Inserting this value of n a into (29) and replacing Cf 4 (T) through f 5 (T), we find:
dS 1 =g 1 2пrf 5 (T)dr/R 1 2 . (41)
Substituting (39), (28) and (41) into (26) gives
E r 2 R 1 f 3 (T)/g 1 1/2 =d(rλ t dT/dr)/rdr+g 1 f 5 (T)dr/R 1 2 (42)
In equation (42), f 3 (T) and f 5 (T), as well as λ t, are functions of the variable T alone. Therefore, (42) is
differential equation connecting the variables T and r.
Boundary conditions that the solution must satisfy
of this equation are: a) at r=R the condition T=T st, where T st is the temperature of the discharge tube wall; b) at r=0, the condition dT/dr = 0, since on the axis of the tube the gas temperature has a maximum value.
All quantities characterizing the discharge are functions
from just one T. Therefore, the solution to equation (42) could
would provide a complete solution to all quantitative issues associated with this type of discharge. However, the significance of equation (42) lies mainly in the fact that by moving to dimensionless quantities it leads to similarity laws characteristic of a given type of discharge, which make it possible to transfer quantitative results established experimentally for the same values of N 1, R 1 and g 1 for the discharge mode at other values of these quantities. This technique is similar to that used to solve some problems of hydrodynamics, also only on the basis of the analysis of the differential equation and experimental measurements on models constructed in accordance with the similarity laws of hydrodynamics. In this case, two discharges are similar, in which at the corresponding points, characterized by the same value of the ratio r/R 1, the gas temperature is the same.

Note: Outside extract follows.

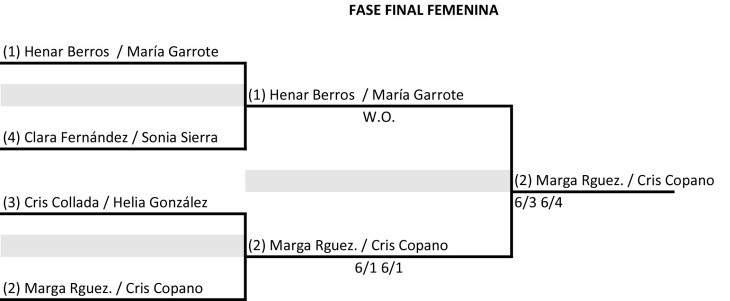 FASE FINAL femenina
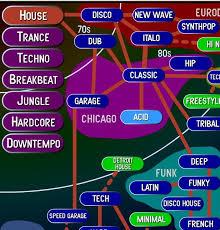 electronic genre tree digital collector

Practically the most significant are the following
two laws of similarity:
The first law of similarity of a high-pressure unlaced arc discharge. Two high-pressure arc discharges in cylindrical tubes of different diameters (2R 1 ≠ 2R 1 "), filled with gas so that one centimeter of the length of both tubes accounts for the same amount of gas (g 1 = g 1 '), are similar in the case if N 1 =N 1 ', i.e. if the power consumed per unit length of the tube is the same in both cases.
The second law of similarity for an unlaced high-pressure arc discharge. Two high-pressure arc discharges in mercury vapor in cylindrical tubes of different diameters (2R 1 ≠ 2R 1 "), filled with mercury vapor so that for one centimeter of the length of each tube there are different amounts of mercury vapor (g 1 ≠g 1 ') , are similar if the powers N 1 and N 1 ' consumed per unit length of each tube satisfy the relation
N 1 /N 1 '=8.5+5.7g 1 /8.5+5.7g 1' (43)
It is assumed that the mercury in the discharge has completely passed into the vapor state. The coefficients 8.5 and 5.75 were determined experimentally.
The type of discharge described in this chapter also includes
and the positive column (flame) of the Petrov arc, representing
is a cord of isothermal plasma. In this case, the boundary
conditions on the tube walls disappear and must be replaced
conditions in the boundary layer of the cord.
Currently, in addition to the arc discharge in mercury vapor
ultra-high pressure (up to 100 atm and more), arc discharge in inert gases Ne, Ar, Kr and Xe at pressures up to 20 atm and higher has also been studied and found technical application.
INTRODUCTION.
Properties of arc discharge.
1. Arc formation.
2. Cathode spot. Appearance and individual parts
arc discharge .
3. Potential distribution and current-voltage
arc discharge characteristic .
4. Temperature and radiation of individual parts of the blowing discharge.
5. Generation of continuous oscillations using electrical
tric arc.
6. Positive arc discharge at high
and ultra-high pressure.
Application of arc discharge.
1. Modern methods of electrical processing. Among modern technological processes, one of the most common is electric welding. Welding allows you to weld, solder, glue, and spray not only metals, but also plastics, ceramics and even glass. The range of application of this method is truly immense - from the production of powerful cranes, construction metal structures, equipment for nuclear and other power plants, the construction of large-tonnage ships, nuclear icebreakers to the production of the finest microcircuits and various household products. In a number of industries, the introduction of welding has led to a radical change in technology. Thus, a real revolution in shipbuilding was the development of the continuous construction of ships from large welded sections. Many shipyards in the country are now building large-capacity all-welded tankers. Electric welding made it possible to solve the problems of creating gas pipelines designed to operate in northern conditions at a pressure of 100-120 atmospheres. Employees of the Electric Welding Institute named after. E. O. Paton was offered the original
ginal method of manufacturing pipes based on welding technology intended for such gas pipelines. Of these
pipes with walls up to 40 millimeters thick and assemble highly reliable gas pipelines crossing continents.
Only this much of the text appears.